D’autre part, M. Niewenglowski a reconnu que le sulfure de calcium phosphorescent du commerce émet des radiations qui traversent les corps opaques.

Ce fait s’étend à divers corps phosphorescents et, en particulier, aux sels d’urane dont la phosphorescence a une très courte durée.

Avec le sulfate double d’uranium et de potassium, dont je possède des cristaux formant une croûte mince et transparente, j’ai pu faire l’expérience suivante :

On enveloppe une plaque photographique Lumière, au gélatinobromure, avec deux feuilles de papier noir très épais, tel que la plaqué ne se voile pas par une exposition au Soleil, durant une journée.

On pose sur la feuille de papier, à l’extérieur, une plaque de la substance phosphorescente, et l’on expose le tout au Soleil, pendant plusieurs heures.
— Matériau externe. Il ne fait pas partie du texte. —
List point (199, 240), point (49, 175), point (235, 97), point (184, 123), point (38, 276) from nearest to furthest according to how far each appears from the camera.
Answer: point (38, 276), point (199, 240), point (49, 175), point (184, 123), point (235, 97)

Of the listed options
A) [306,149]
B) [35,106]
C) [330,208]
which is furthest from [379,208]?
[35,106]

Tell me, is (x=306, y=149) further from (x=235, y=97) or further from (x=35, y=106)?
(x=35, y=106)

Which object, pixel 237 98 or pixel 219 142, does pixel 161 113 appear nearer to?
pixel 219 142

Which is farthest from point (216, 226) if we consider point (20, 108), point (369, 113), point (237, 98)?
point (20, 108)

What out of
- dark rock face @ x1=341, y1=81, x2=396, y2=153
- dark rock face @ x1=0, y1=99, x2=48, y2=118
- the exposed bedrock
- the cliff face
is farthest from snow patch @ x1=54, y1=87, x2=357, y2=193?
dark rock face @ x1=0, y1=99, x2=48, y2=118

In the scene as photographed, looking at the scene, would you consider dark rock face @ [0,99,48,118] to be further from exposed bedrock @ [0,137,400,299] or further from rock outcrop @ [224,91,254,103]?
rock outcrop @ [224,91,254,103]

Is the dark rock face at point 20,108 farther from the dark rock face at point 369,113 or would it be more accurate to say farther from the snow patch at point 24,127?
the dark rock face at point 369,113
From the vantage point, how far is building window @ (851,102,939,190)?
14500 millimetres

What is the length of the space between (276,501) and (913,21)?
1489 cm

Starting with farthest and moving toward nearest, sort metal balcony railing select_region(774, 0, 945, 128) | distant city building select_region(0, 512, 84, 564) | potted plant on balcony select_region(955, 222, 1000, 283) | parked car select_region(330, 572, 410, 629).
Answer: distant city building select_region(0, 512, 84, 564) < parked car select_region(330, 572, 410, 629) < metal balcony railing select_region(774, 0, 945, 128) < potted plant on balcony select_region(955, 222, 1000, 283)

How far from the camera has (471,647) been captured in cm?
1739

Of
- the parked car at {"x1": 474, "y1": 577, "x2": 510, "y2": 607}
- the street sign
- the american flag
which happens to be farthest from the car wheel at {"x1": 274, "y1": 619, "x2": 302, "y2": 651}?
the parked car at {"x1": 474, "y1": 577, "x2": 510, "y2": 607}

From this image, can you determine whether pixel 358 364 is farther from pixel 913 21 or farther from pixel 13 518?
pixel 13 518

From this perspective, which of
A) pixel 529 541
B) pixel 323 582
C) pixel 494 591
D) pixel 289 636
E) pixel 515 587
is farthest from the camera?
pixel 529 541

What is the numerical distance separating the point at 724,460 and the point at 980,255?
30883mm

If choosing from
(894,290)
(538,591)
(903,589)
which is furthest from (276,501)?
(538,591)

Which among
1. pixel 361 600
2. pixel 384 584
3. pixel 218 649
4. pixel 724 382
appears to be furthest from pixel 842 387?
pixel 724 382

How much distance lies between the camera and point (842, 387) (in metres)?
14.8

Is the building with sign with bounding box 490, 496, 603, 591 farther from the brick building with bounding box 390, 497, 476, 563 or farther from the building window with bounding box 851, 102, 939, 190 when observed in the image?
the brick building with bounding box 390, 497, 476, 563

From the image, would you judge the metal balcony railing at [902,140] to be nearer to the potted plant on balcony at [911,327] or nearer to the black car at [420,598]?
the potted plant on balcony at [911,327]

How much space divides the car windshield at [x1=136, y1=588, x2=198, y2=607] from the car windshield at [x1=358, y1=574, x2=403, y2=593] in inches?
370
Lorsqu’on développe ensuite la plaque photographique, on reconnaît que la silhouette de la substance phosphorescente apparaît en noir sur le cliché. Si l’on interpose entre la substance phosphorescente et le papier une pièce de monnaie, ou un écran métallique percé d’un dessin à jour, on voit l’image de ces objets apparaître sur le cliché.

On peut répéter les mêmes expériences en interposant entre la substance phosphorescente et le papier une mince lame de verre, ce qui exclut la possibilité d’une action chimique due à des vapeurs qui pourraient émaner de la substance échauffée par les rayons solaires.

On doit donc conclure de ces expériences que la substance phosphorescente en question émet des radiations qui traversent le papier opaque à la lumière et réduisent les sels d’argent.